ADDIS ABABA – Africa is intensifying COVID-19 vaccination of high-risk population groups with some promising signs, says the World Health Organization (WHO), after nearly 50% of health workers and people over the age of 60 are fully vaccinated against the virus in countries that reported data to the UN agency.
The data from June 2022 from 31 countries reporting on COVID-19 vaccinations of high-risk groups shows a significant increase compared with the end of December 2021 when only 33% of health workers and 10% of seniors were fully vaccinated.

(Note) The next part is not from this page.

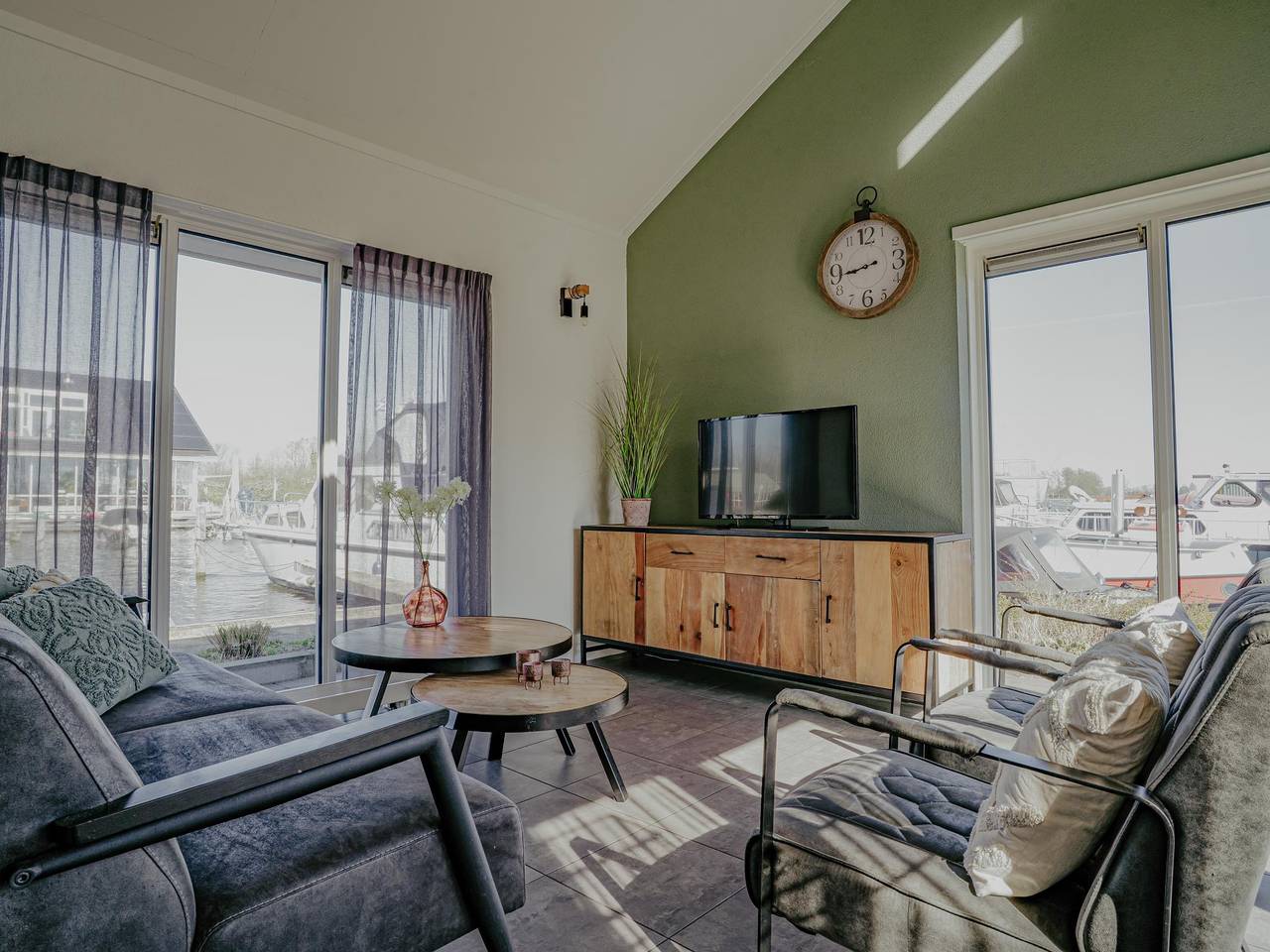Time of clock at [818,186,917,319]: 8:43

WHO recommends 90% vaccination coverage for health workers and 80% coverage for people over 60.
Only two African countries, Mauritius and Seychelles, have fully vaccinated 70% of their total population, so far while Rwanda is expected to achieve the target by the end of the month based on the current uptake pace.

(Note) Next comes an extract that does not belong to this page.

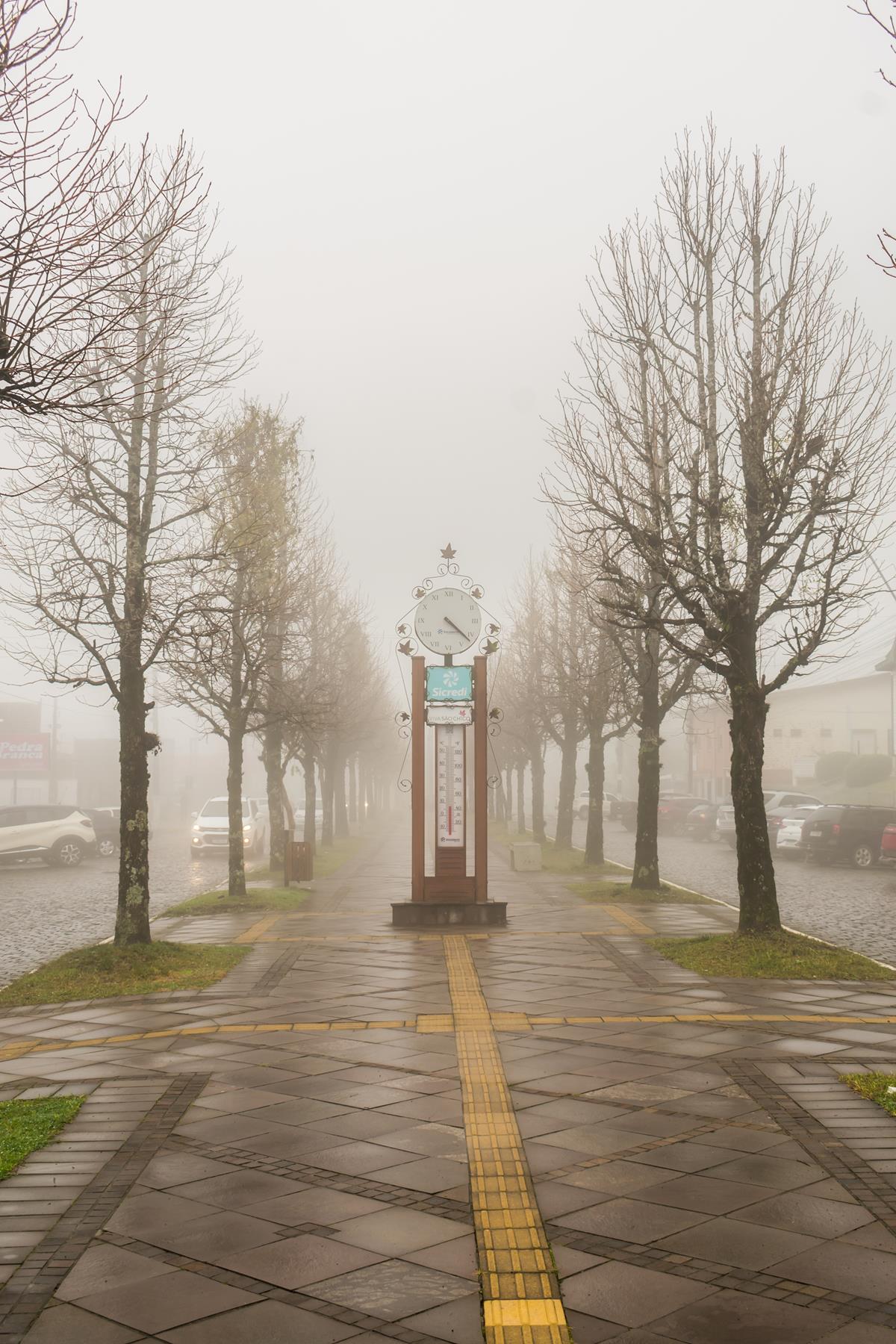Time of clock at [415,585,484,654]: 4:21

However, Africa has largely youthful demography, with 45% of the continent’s population under the age of 18.
In a bid to use vaccines strategically, most countries are targeting their adult population. WHO is recommending to countries with low vaccination coverage to focus on high-priority groups – health workers, older adults, and people with comorbidities.
The continent’s coverage of people over 18 years is estimated at 34%, significantly higher than the 18% full coverage in the general population. Nine countries have fully vaccinated more than 70% or their adult population, while 21 have reached more than 40% of adults.
“Having been beset by poor access to doses, costly delays, and shortfalls, Africa’s COVID-19 vaccination progress so far is no mean feat,” said Dr. Matshidiso Moeti, WHO Regional Director for Africa.
Moeti said Africa’s youthful population has helped the continent weather the COVID-19 pandemic.
“While protecting young people at high-risk of COVID-19 is paramount, focusing efforts on vaccinating older people, health workers, and other vulnerable populations will ensure we stay a step ahead of the virus,” she added.
To date, at least 31 countries have planned mass vaccination campaigns until the end of the year.
Learning from the experience of HIV testing and treatment, provider-initiated COVID-19 vaccination should be offered in primary health care and in special units offering care to people with comorbidities such as HIV, diabetes, cardiovascular diseases, and cancer, the WHO said.
Over the past week, the number of new COVID-19 cases in Africa marginally increased following a sustained three-week decline.
This slight uptick was due to the recent surge in cases reported in East and North Africa, according to WHO.
As of 13th of June 2022, there were 11.9 million COVID-19 cases in Africa, including 254 442 deaths.